Comparing March-May 2013, with the previous three months, there was a small rise in the number of employed people, a rise in the number of people “not in the labour force”, or economically inactive, and a fall in the number of people who were unemployed
Comparing March-May 2013 with a year earlier, there were 336,000 more people in employment, 72,000 fewer unemployed people and 144,000 fewer people “not in the labour force” or economically inactive.
Employment up 16,000 on the quarter and 336,000 on the year
Overall, there were 29.71 million people in work, a small increase of 16,000 when comparing March-May 2013 with the previous three months. Looking over a longer time period, employment was up 336,000 on the year. The employment rate, which measures the percentage of people aged from 16 to 64 in work, was 71.4%.
Unemployment down 57,000 on the quarter and 72,000 on the year
Turning to unemployment, there were 2.51 million people out of work and looking for work, a fall of 57,000 when comparing March-May 2013 with the previous three months. The unemployment rate, which measures the percentage of the labour force aged 16 and over who were unemployed, was 7.8%.
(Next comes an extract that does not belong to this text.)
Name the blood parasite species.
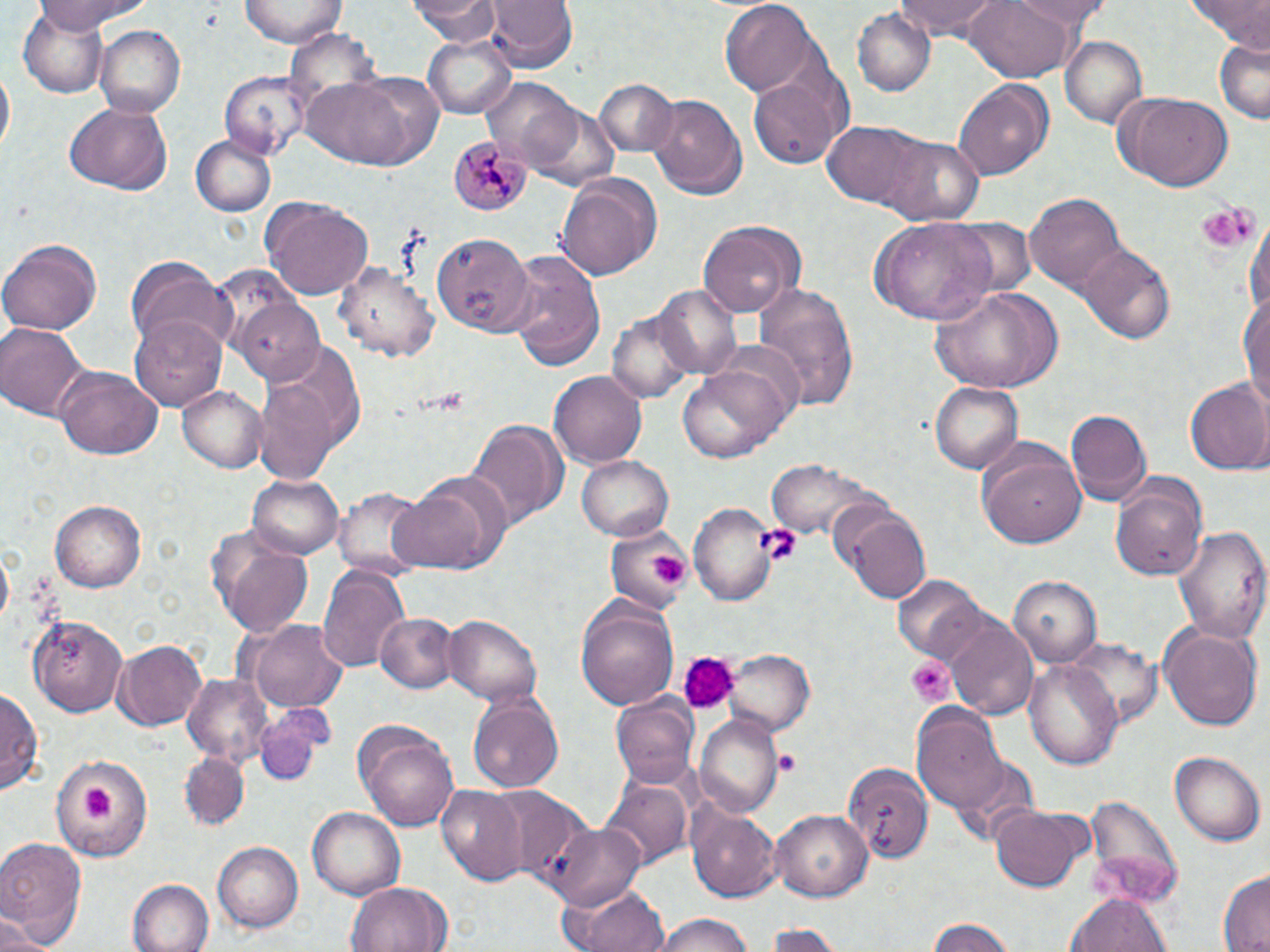

Plasmodium malariae.

{
  "uninfected_red_blood_cell_locations": "approximate bounding boxes as named x1/y1/x2/y2 corners in pixels: (x1=28, y1=0, x2=155, y2=34), (x1=240, y1=0, x2=346, y2=48), (x1=408, y1=0, x2=503, y2=44), (x1=897, y1=0, x2=1007, y2=41), (x1=963, y1=0, x2=1079, y2=83), (x1=1007, y1=0, x2=1112, y2=29), (x1=1190, y1=0, x2=1270, y2=50), (x1=485, y1=1, x2=577, y2=72), (x1=721, y1=1, x2=819, y2=94), (x1=19, y1=7, x2=111, y2=97), (x1=852, y1=8, x2=935, y2=96), (x1=96, y1=25, x2=184, y2=117), (x1=421, y1=34, x2=517, y2=119), (x1=1059, y1=35, x2=1147, y2=128), (x1=1213, y1=37, x2=1269, y2=125), (x1=1, y1=64, x2=15, y2=158), (x1=218, y1=71, x2=309, y2=161), (x1=296, y1=74, x2=438, y2=169), (x1=748, y1=75, x2=843, y2=170), (x1=482, y1=78, x2=583, y2=170), (x1=593, y1=78, x2=680, y2=157), (x1=954, y1=78, x2=1054, y2=180), (x1=1114, y1=91, x2=1233, y2=193), (x1=646, y1=93, x2=748, y2=202), (x1=64, y1=104, x2=172, y2=195), (x1=823, y1=121, x2=930, y2=210), (x1=189, y1=136, x2=276, y2=216), (x1=879, y1=138, x2=983, y2=222), (x1=556, y1=171, x2=663, y2=280), (x1=1026, y1=193, x2=1127, y2=294), (x1=261, y1=197, x2=374, y2=300), (x1=1245, y1=215, x2=1270, y2=323), (x1=951, y1=216, x2=1036, y2=297), (x1=868, y1=218, x2=1001, y2=325), (x1=699, y1=220, x2=803, y2=315), (x1=432, y1=230, x2=535, y2=333), (x1=1, y1=238, x2=103, y2=334), (x1=1078, y1=244, x2=1175, y2=345), (x1=504, y1=249, x2=605, y2=370), (x1=126, y1=257, x2=235, y2=352), (x1=337, y1=259, x2=440, y2=366), (x1=754, y1=281, x2=861, y2=412), (x1=931, y1=283, x2=1063, y2=393), (x1=654, y1=284, x2=742, y2=378), (x1=1239, y1=292, x2=1270, y2=419), (x1=232, y1=297, x2=323, y2=381), (x1=610, y1=309, x2=694, y2=403), (x1=131, y1=313, x2=228, y2=411), (x1=0, y1=320, x2=89, y2=424), (x1=254, y1=340, x2=363, y2=482), (x1=677, y1=358, x2=796, y2=465), (x1=56, y1=366, x2=163, y2=460), (x1=550, y1=371, x2=646, y2=468), (x1=928, y1=379, x2=1023, y2=473), (x1=1185, y1=380, x2=1270, y2=475), (x1=178, y1=387, x2=266, y2=472), (x1=1066, y1=409, x2=1151, y2=506), (x1=465, y1=418, x2=567, y2=527), (x1=972, y1=436, x2=1083, y2=545), (x1=578, y1=455, x2=674, y2=540), (x1=767, y1=457, x2=893, y2=548), (x1=390, y1=469, x2=514, y2=575), (x1=248, y1=475, x2=342, y2=559), (x1=1112, y1=482, x2=1208, y2=583), (x1=334, y1=486, x2=432, y2=577), (x1=52, y1=499, x2=146, y2=593), (x1=829, y1=500, x2=931, y2=603), (x1=686, y1=504, x2=779, y2=604), (x1=1174, y1=524, x2=1267, y2=645), (x1=604, y1=528, x2=692, y2=613), (x1=211, y1=530, x2=315, y2=639), (x1=318, y1=565, x2=410, y2=670), (x1=1007, y1=575, x2=1101, y2=667), (x1=894, y1=577, x2=988, y2=663), (x1=576, y1=597, x2=679, y2=710), (x1=29, y1=613, x2=127, y2=715), (x1=378, y1=613, x2=457, y2=693), (x1=441, y1=615, x2=543, y2=702), (x1=944, y1=617, x2=1036, y2=719), (x1=246, y1=619, x2=350, y2=715), (x1=1160, y1=622, x2=1262, y2=734), (x1=113, y1=641, x2=207, y2=729), (x1=724, y1=650, x2=814, y2=735), (x1=1026, y1=662, x2=1123, y2=767), (x1=182, y1=673, x2=276, y2=768), (x1=0, y1=685, x2=41, y2=798), (x1=467, y1=692, x2=564, y2=794), (x1=613, y1=695, x2=700, y2=791), (x1=254, y1=707, x2=332, y2=787), (x1=913, y1=709, x2=1007, y2=811), (x1=695, y1=714, x2=784, y2=818), (x1=352, y1=719, x2=460, y2=832), (x1=1170, y1=750, x2=1264, y2=846), (x1=178, y1=753, x2=250, y2=832), (x1=56, y1=755, x2=149, y2=860), (x1=844, y1=763, x2=933, y2=865), (x1=600, y1=781, x2=690, y2=871), (x1=437, y1=785, x2=530, y2=886), (x1=490, y1=789, x2=597, y2=888), (x1=1083, y1=793, x2=1185, y2=907), (x1=688, y1=804, x2=782, y2=905), (x1=991, y1=804, x2=1086, y2=892), (x1=308, y1=807, x2=404, y2=899), (x1=768, y1=810, x2=874, y2=902), (x1=544, y1=821, x2=644, y2=911), (x1=0, y1=837, x2=87, y2=949), (x1=212, y1=840, x2=305, y2=933), (x1=1215, y1=871, x2=1269, y2=952), (x1=129, y1=879, x2=213, y2=952), (x1=345, y1=880, x2=455, y2=952), (x1=560, y1=882, x2=671, y2=952), (x1=1068, y1=893, x2=1171, y2=952), (x1=0, y1=911, x2=46, y2=952), (x1=649, y1=914, x2=764, y2=952), (x1=926, y1=918, x2=1018, y2=951), (x1=762, y1=923, x2=846, y2=951)",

Compared with a year earlier there were 72,000 fewer unemployed people. The number of people who had been unemployed for up to one year fell by 104,000 to reach 1.59 million, but the number of people who had been unemployed for over one year increased by 32,000 to reach 915,000 for March-May 2013, the highest figure since 1996. Looking in more detail at the 915,000 people who were unemployed for over a year, just over half (474,000) had been out of work and looking for work for over two years, the highest figure since 1997.
The number of vacancies within the UK continued to rise to reach 529,000 for April-June 2013, the highest since 2008.
A further fall in the number of claimants
Comparing June 2013 with a month earlier the number of people claiming Jobseeker’s Allowance (JSA) fell by 21,200 to reach 1.48 million and, over the year, was down 117,700. The number of JSA claimants is the lowest since March 2011. The Claimant Count measures the number of people claiming Jobseeker’s Allowance (JSA) and differs from unemployment as many unemployed people are not eligible for or do not claim Jobseeker’s Allowance.
Welcome to the latest on the UK labour market, covering the period March to May 2013.
Firstly looking at employment, the number of people in employment has been rising on the quarter and the year, so that in March to May 2013, 29.71 million people aged 16 and over were in work. This is a rise of 16 thousand on the previous quarter and 336 thousand on the year. 71.4% of people aged 16 to 64 were employed.
Turning to those not employed but seeking work i.e. the unemployed, overall unemployment is down on the quarter and the year. In March to May 2013, 2.51 million people aged 16 and over were out of work but seeking and available to work. This was a fall of 57 thousand on the previous quarter and a fall of 72 thousand on the number unemployed in March to May 2012. 7.8 per cent of the labour force aged 16 and over could not find a job.
Moving on to consider the duration of unemployment:
This chart shows the majority of those looking and available to work have been out of work for up to 1 year, this figure stood at 1.59 million in March to May 2013. However 915 thousand people had been without work for over 1 year. This is the highest number since 1996.
Considering changes in these numbers on where they stood one year ago, the number unemployed for up to 1 year has fallen by 104 thousand, but the number unemployed for over one year has risen, by 32 thousand.
Therefore we can see that over the past year total unemployment has fallen but there has been an increase in those looking for work for more than one year.
Focusing on those people seeking work and claiming benefits principally because they are not in work:
1.48 million people aged 18 and over were claiming Jobseeker’s allowance in June 2013, a benefit related to looking for work. This is the lowest number since March 2011 and it follows a fall of 21 thousand on the previous month and a fall of 118 thousand on the previous year. Around two thirds of claimants were men.
Finally considering those not employed and not seeking work (i.e. those not in the labour force), 9.04 million people aged between 16 and 64 were either not looking for work or not available to work in March to May 2013. This is a rise of 87 thousand on the previous quarter but a fall of 144 thousand on the year. Considering these figures as a rate, 22.5% of people aged 16 to 64 were not in the labour force.